European Automakers Say ‘Psychological’ Barriers of Fueling Electric Cars Can Be Overcome
Development of a public network of recharging points will be critical to the public’s acceptance of a mass rollout of pure electric vehicles despite evidence that such networks are not actually needed, according to automakers Toyota Motor Corp. and Nissan Motor Co. Ltd.
With Nissan poised to start commercial marketing of its Leaf pure electric family car and Toyota road-testing its plug-in Prius hybrid, with a rollout planned for 2012, countries around the world are beginning to work on expensive public urban recharging networks.

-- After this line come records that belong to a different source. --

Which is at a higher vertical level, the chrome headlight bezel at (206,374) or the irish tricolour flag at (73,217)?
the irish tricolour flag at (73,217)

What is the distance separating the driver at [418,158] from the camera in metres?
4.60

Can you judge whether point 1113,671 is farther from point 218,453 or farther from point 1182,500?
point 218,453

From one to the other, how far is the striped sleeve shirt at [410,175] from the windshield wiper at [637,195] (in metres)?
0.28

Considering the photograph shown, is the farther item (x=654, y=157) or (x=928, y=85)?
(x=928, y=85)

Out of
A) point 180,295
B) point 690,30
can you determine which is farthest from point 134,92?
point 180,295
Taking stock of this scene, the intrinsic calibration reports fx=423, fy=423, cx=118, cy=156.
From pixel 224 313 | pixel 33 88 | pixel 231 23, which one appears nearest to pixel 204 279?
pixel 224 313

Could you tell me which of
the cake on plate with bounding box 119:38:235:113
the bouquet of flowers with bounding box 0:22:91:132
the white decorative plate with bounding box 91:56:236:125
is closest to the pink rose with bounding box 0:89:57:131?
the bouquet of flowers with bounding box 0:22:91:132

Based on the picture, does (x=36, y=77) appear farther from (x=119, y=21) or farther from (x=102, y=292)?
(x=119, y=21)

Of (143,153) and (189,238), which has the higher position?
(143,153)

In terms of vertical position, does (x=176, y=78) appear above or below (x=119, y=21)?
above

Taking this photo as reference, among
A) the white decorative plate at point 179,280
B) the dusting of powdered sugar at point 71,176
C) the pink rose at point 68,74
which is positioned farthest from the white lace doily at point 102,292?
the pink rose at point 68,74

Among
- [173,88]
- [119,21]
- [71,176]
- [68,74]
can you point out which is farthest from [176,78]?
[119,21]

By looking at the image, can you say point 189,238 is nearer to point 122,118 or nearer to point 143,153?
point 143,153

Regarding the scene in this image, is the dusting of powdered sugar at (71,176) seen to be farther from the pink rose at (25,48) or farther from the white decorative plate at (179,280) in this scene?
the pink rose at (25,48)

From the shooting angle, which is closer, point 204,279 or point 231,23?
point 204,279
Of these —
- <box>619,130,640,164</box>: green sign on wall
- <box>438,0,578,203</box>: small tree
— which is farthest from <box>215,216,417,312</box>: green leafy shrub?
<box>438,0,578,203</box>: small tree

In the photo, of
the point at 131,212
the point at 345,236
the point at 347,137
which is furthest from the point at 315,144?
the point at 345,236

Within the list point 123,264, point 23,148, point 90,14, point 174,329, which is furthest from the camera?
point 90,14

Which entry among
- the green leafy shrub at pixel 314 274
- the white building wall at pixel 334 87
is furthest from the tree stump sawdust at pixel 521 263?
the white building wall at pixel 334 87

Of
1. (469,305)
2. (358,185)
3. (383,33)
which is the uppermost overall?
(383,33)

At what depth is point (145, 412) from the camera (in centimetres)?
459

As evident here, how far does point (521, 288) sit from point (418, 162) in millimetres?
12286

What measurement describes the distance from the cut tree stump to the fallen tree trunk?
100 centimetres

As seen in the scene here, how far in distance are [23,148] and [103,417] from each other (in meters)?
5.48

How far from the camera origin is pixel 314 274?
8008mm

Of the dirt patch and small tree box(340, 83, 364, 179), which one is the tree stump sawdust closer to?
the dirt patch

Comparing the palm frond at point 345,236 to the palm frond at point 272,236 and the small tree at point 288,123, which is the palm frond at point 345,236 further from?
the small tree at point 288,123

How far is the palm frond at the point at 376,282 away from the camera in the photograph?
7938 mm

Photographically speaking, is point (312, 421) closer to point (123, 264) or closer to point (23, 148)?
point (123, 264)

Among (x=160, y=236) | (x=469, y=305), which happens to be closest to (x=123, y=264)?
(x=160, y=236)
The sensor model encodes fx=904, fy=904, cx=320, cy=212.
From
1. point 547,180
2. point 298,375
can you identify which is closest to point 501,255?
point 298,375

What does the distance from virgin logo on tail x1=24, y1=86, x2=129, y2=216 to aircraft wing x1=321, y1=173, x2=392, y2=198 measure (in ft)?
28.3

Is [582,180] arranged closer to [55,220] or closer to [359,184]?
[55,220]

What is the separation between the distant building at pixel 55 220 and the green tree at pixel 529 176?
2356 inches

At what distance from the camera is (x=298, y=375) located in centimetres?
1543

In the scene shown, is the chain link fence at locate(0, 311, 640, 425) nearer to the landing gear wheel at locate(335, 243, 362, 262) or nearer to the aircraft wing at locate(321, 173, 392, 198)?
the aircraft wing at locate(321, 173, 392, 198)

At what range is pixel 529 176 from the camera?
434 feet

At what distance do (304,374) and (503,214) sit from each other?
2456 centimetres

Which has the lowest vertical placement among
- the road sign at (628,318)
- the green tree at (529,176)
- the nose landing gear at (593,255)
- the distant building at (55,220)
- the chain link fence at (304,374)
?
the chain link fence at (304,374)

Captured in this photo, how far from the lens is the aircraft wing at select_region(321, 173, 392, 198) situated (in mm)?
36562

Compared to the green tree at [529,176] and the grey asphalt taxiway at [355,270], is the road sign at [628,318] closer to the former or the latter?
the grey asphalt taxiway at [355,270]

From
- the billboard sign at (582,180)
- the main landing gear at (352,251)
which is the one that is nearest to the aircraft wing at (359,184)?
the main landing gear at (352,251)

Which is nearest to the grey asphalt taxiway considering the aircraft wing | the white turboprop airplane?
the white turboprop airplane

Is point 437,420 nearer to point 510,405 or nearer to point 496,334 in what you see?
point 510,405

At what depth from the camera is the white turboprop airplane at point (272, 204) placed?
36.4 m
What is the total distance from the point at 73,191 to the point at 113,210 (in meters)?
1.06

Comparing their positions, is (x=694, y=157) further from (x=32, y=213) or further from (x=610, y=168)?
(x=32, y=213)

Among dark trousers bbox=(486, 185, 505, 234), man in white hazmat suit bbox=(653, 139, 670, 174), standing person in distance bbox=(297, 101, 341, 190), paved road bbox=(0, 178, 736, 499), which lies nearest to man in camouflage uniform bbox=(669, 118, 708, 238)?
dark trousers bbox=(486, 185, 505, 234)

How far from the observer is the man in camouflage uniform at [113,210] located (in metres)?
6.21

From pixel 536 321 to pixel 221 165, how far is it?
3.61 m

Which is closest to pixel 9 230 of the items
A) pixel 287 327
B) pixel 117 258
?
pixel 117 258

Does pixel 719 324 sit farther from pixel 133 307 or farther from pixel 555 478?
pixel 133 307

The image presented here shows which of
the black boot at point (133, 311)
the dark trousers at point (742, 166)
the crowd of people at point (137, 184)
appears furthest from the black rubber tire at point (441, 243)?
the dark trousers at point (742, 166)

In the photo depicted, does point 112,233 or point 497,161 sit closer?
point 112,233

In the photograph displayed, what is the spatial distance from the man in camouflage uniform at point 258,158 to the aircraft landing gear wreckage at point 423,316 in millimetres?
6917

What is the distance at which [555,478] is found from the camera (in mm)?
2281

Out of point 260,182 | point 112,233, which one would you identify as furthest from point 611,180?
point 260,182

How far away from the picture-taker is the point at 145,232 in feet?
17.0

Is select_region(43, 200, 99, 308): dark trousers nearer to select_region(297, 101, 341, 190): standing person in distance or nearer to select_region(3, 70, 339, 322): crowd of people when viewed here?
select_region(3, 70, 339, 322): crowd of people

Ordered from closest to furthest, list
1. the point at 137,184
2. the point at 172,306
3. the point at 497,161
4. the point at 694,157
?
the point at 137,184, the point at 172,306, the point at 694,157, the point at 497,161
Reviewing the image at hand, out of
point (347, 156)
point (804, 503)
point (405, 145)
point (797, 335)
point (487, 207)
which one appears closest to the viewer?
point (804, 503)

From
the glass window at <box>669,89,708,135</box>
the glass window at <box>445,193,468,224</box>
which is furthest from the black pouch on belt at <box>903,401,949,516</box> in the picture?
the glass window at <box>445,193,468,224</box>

“For electric vehicles, recharging infrastructure is essential in a way that it is not for plug-in hybrids, despite the fact that we all know that in most cases — where they can — people will recharge at home overnight,” Graham Smith, managing director of Toyota Motor Europe’s London office, told ClimateWire.
“We know there is consumer resistance to buying an electric vehicle in the absence of public recharging points,” he said. “There are many, many issues such as standardization of the charging infrastructure — whether it is AC or DC [alternating current or direct current] — and others that are in play in the U.K., Europe and globally. But we can’t see it as dramatically insurmountable to develop this infrastructure.”
In the United States, where states and cities have begun to install charging stations, engineers call the fear of running out of juice “range anxiety.” In Europe, where distances to be traveled are generally shorter, it is being described as a psychological barrier, but one that can be crossed.
If public recharging networks aren’t available, the plug-in hybrid has an edge over the pure electric vehicle because it contains both an internal combustion engine and an electric one and can use either or both at the same time.